Question

A solid cube changes its volume such that its shape remains unchanged. For such a cube of unit volume, what will be the value of rate of change of volume?

(a) 3/8*(rate of change of area of any face of the cube)

(b) 3/4*(rate of change of area of any face of the cube)

(c) 3/10*(rate of change of area of any face of the cube)

(d) 3/2*(rate of change of area of any face of the cube)

The question was posed to me in an interview for internship.

The doubt is from Application of Derivative topic in section Application of Derivatives of Mathematics – Class 12

Answer 1

Right choice is (d) 3/2*(rate of change of area of any face of the cube)

Explanation: Let x be the length of a side of the cube.
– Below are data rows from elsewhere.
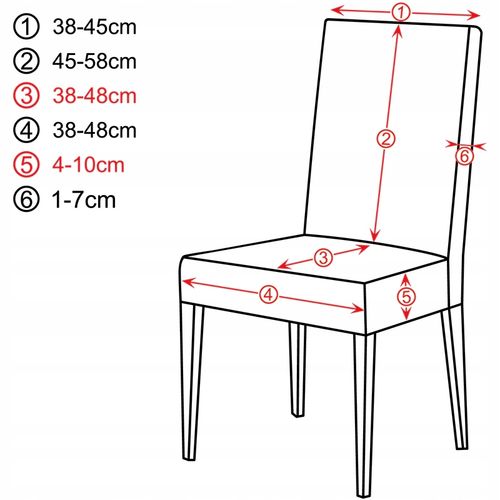 Pokrowiec Na Krzesło Czerwony Świąteczne Wzory Elastyczny na Arena.pl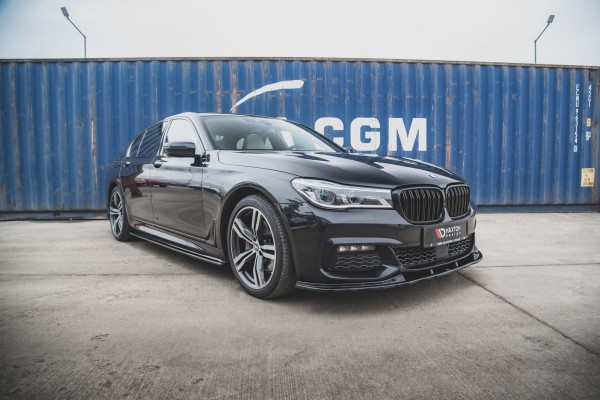 Front Ansatz V.2 für BMW 7 M-Paket G11 schwarz matt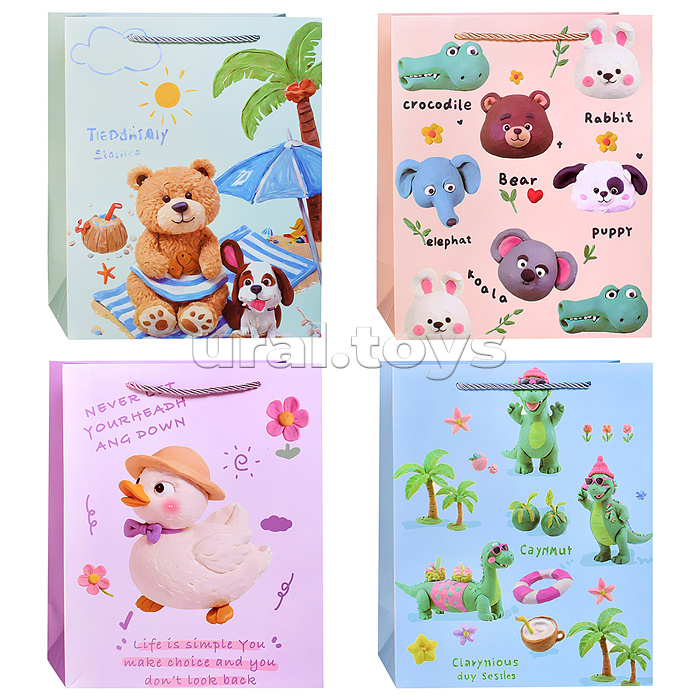 Пакет подарочный "Игровое чудо" 32*26*12см.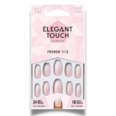 Elegant Touch - French Acrylic Nail No 2 Coffin - Akrylové falošné nechty - francúzka manikúra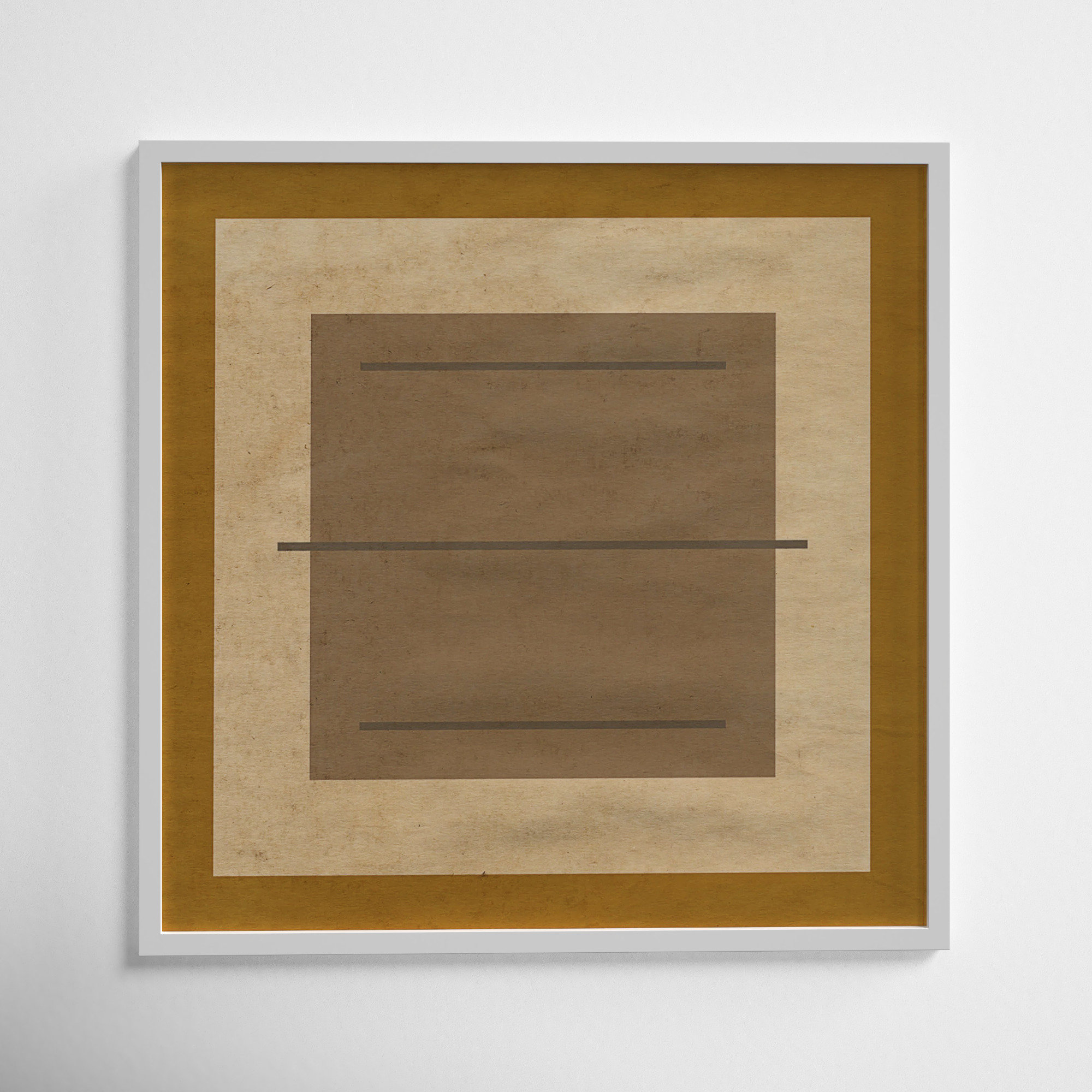 Amarillo Alberto by Oliver Gal, 14" H x 14" W x 0.5" D, White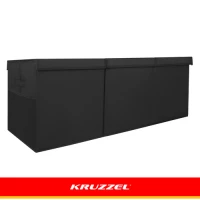 Kruzzel 28122 Skladací box na hračky s vekom XXL, 132 l, čierny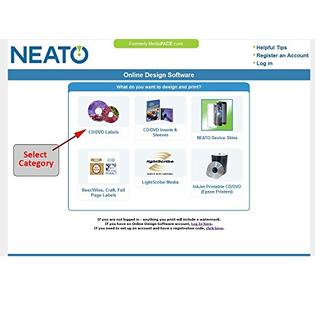 Neato CLP-192121 NEATO CD Labels - DVD Labels - for Inkjet and Laser Printers - PhototMatte - Printable Photo Quality Finish - 50 Blank Sheets -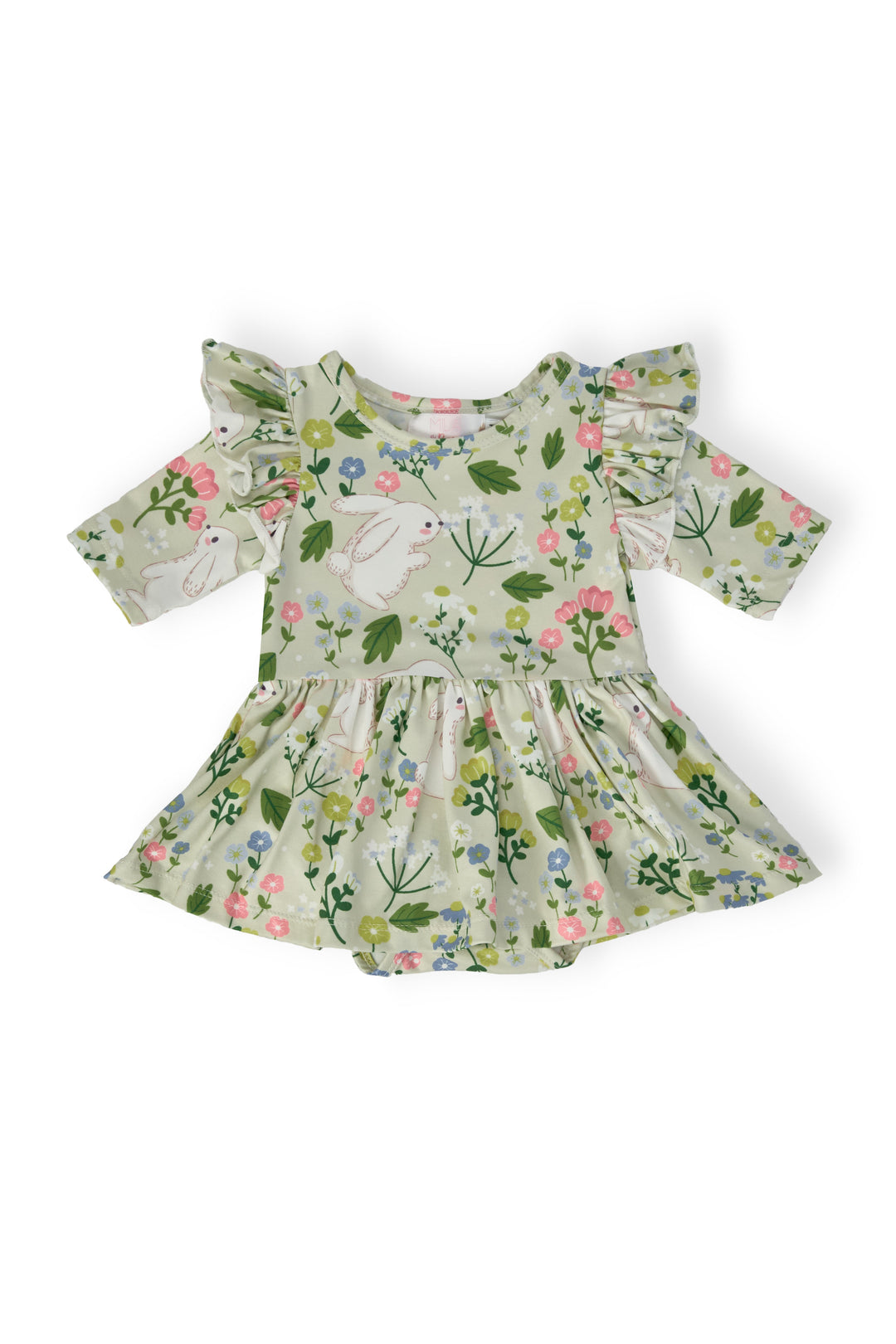 No Bunny Like You 3/4 Sleeve Flutter Twirl Bodysuit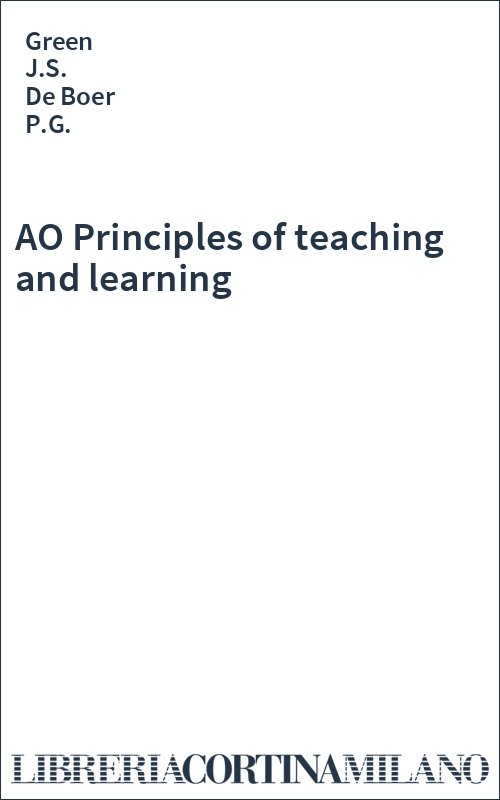 AO Principles of teaching and learning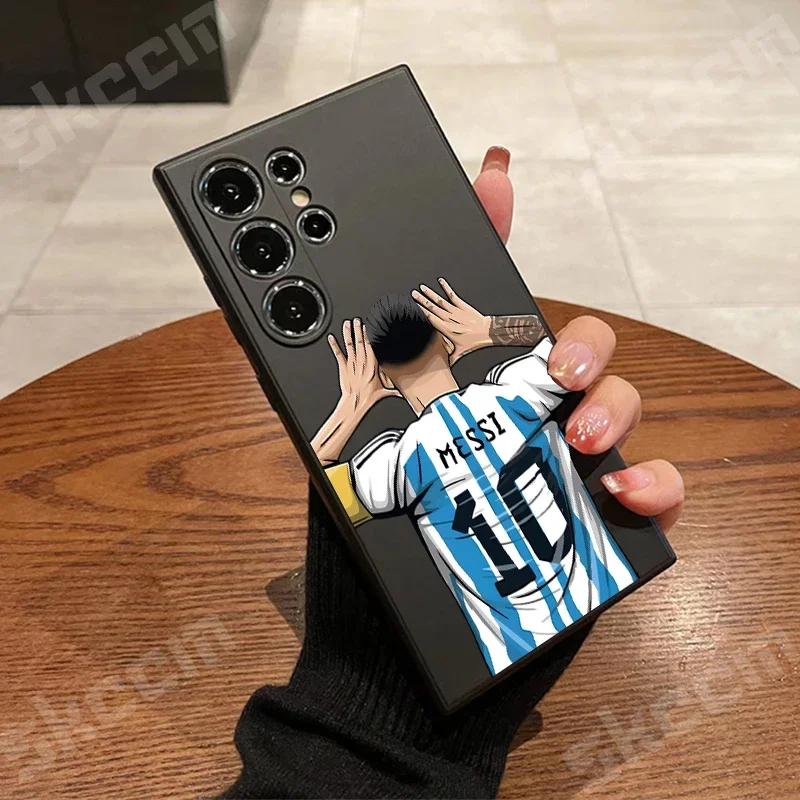 MESSi Futbola Tālruņa Vāciņš Samsung Galaxy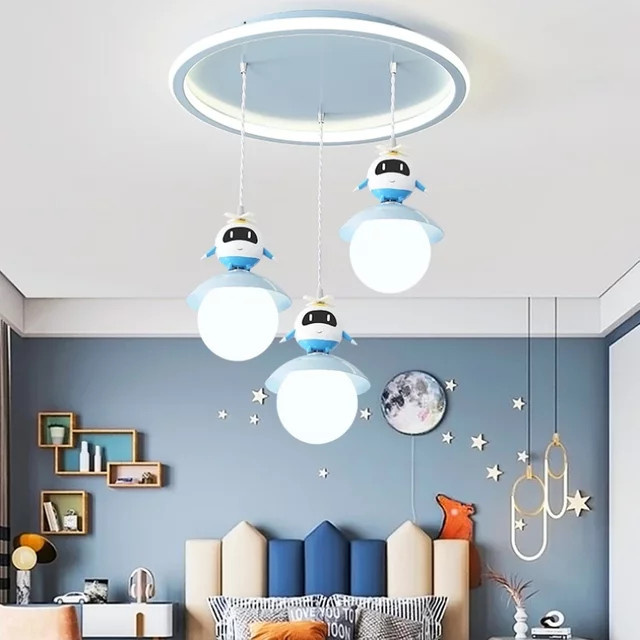 JIANKEXING LED Kronleuchter mit integriertem Vollspektrum Licht für Kinderzimmer, Schlafzimmer und Wohnzimmer - Bild 1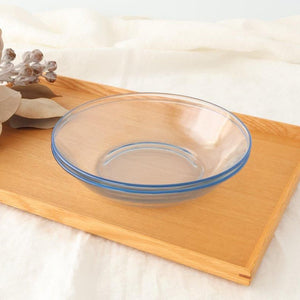 POTPURRI bitte Round Glass Plate Blue 17.5㎝/6.9in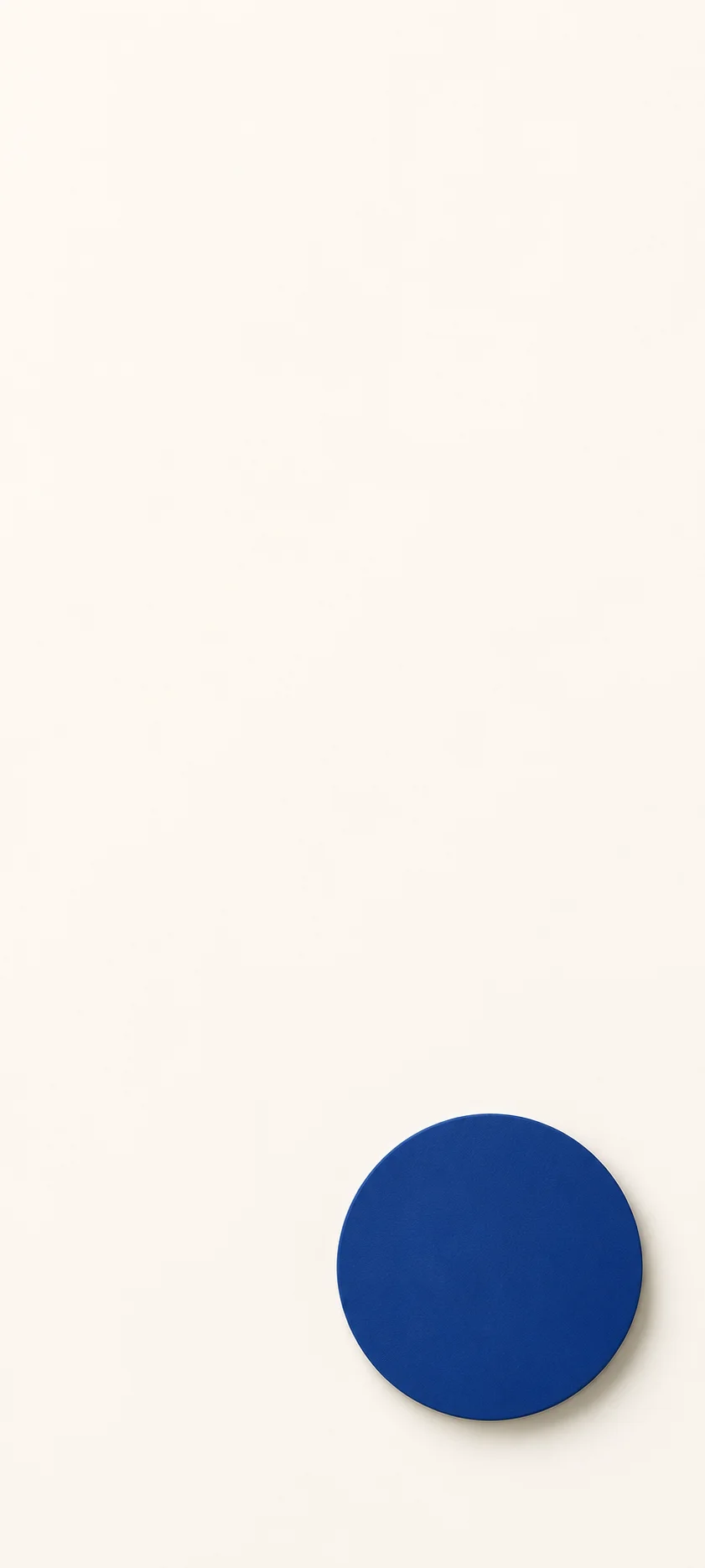 Navy Blue Disc Cream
If v be the volume and s the area of any face of the cube, then

v = x^3 and s = x^2

Thus, dv/dt = dx^3/dt = 3x^2 (dx/dt)

And ds/dt = dx^2/dt = 2x(dx/dt)

Now, (dv/dt)/(ds/dt) = 3x/2

Or, dv/dt = (3x/2)(ds/dt)

Now, for a cube of unit volume we have,

v = 1

=>x = 1 [as, x is real]

Therefore, for a cube of unit volume [i.e. for x = 1], we get,

dv/dt = (3/2)(ds/dt)

Thus the rate of change of volume = 3/2*(rate of change of area of any face of the cube)